→ **WORK TO COMPLETE**
Revise the stretch from the start of the items through the line containing "Answer: (left=174, top=76, right=212, bottom=125): wrinkled", replacing "camera distance" with "distance from the camera" and keeping everything else unchanged.

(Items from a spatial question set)
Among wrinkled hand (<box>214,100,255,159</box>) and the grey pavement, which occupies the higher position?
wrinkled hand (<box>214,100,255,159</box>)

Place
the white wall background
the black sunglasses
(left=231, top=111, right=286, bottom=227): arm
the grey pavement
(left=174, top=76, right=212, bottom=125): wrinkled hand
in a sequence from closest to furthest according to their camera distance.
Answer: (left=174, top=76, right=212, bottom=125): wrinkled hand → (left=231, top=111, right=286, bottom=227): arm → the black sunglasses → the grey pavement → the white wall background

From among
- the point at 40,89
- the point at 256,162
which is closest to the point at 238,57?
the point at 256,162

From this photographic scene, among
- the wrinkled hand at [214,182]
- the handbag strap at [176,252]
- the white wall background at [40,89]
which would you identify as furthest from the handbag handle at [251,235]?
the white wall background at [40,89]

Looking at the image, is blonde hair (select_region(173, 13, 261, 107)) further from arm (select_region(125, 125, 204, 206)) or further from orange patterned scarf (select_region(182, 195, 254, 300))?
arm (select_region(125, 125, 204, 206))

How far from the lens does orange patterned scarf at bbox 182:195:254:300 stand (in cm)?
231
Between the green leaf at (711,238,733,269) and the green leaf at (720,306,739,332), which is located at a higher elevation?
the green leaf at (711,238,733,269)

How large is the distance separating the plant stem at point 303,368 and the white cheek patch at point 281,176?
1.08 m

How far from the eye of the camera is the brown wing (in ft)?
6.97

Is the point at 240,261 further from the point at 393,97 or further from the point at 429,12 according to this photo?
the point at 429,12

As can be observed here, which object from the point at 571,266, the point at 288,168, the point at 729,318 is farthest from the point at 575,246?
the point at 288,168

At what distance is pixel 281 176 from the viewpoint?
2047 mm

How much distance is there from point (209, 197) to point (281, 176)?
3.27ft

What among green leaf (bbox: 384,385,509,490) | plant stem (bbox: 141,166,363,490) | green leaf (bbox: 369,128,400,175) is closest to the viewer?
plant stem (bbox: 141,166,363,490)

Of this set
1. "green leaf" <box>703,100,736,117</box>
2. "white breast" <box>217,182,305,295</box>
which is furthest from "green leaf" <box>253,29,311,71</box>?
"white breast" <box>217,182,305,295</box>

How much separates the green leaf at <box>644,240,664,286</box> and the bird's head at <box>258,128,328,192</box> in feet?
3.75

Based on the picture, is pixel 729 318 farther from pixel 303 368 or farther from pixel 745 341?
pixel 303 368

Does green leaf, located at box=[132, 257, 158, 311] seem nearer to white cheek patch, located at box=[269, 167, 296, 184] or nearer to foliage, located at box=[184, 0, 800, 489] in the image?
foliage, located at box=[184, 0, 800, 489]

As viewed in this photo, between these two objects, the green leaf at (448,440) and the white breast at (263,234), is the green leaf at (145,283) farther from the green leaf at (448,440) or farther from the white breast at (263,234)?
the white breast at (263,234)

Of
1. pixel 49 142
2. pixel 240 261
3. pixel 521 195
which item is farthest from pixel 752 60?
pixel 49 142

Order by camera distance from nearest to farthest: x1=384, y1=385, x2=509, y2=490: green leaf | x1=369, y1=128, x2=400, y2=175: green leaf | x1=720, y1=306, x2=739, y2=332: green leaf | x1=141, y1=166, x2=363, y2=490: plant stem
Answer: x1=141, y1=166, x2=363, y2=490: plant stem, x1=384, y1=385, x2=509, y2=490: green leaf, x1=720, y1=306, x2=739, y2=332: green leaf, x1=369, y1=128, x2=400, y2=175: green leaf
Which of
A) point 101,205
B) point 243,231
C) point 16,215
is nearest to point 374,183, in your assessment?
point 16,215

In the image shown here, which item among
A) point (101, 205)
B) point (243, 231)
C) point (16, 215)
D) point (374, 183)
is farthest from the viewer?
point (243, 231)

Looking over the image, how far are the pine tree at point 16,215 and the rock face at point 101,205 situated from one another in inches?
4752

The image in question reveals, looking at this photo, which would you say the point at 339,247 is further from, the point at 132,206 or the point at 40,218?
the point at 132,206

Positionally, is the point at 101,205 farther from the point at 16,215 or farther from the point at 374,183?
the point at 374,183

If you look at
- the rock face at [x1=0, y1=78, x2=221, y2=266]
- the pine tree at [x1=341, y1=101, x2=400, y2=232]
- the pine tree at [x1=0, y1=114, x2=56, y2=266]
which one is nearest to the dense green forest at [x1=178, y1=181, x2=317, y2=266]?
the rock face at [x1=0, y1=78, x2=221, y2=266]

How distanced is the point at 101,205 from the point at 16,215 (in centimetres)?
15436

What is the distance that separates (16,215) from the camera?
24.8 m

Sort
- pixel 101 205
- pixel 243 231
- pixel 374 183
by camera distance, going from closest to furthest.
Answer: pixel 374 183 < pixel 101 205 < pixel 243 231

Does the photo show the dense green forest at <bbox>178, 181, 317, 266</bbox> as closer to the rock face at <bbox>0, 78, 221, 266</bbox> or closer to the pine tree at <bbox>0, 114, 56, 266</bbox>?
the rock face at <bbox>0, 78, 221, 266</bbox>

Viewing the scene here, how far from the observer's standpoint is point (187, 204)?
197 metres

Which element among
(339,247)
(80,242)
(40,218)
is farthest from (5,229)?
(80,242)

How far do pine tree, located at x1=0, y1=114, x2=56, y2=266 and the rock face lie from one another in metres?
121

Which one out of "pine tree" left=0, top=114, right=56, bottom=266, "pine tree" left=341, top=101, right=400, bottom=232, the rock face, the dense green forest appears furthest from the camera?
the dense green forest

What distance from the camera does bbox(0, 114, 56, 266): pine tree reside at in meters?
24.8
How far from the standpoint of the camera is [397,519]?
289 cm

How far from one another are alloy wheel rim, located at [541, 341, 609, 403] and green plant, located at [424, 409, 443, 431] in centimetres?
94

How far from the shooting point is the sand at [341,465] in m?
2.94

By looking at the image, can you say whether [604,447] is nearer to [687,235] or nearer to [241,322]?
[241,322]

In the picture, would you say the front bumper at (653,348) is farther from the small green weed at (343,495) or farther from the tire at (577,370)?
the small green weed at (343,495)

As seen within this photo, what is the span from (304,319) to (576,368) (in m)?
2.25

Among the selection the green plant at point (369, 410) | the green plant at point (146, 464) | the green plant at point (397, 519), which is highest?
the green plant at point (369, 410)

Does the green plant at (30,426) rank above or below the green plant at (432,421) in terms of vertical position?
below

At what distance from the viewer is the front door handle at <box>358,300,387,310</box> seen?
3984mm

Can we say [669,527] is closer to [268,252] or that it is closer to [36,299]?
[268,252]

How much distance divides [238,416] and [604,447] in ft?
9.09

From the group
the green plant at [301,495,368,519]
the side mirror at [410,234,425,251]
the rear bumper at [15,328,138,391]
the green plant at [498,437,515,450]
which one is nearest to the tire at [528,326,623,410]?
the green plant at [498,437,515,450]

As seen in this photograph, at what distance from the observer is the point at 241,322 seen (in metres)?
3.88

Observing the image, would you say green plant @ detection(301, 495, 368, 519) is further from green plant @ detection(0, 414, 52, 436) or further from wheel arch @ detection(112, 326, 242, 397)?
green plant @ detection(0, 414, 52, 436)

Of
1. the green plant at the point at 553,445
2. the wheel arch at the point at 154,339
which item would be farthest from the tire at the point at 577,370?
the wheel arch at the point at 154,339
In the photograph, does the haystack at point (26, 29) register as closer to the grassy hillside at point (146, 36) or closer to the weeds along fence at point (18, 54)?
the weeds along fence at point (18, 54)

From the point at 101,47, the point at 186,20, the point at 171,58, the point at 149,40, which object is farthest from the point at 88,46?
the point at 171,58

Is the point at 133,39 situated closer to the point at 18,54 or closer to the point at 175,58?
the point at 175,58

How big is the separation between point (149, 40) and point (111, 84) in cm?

→ **COMPLETE OUTPUT**
Among wrinkled hand (<box>214,100,255,159</box>) and the grey pavement, which occupies the higher position?
wrinkled hand (<box>214,100,255,159</box>)

Place
the white wall background
the black sunglasses
(left=231, top=111, right=286, bottom=227): arm
the grey pavement
(left=174, top=76, right=212, bottom=125): wrinkled hand
in a sequence from closest to furthest according to their distance from the camera.
Answer: (left=174, top=76, right=212, bottom=125): wrinkled hand → (left=231, top=111, right=286, bottom=227): arm → the black sunglasses → the grey pavement → the white wall background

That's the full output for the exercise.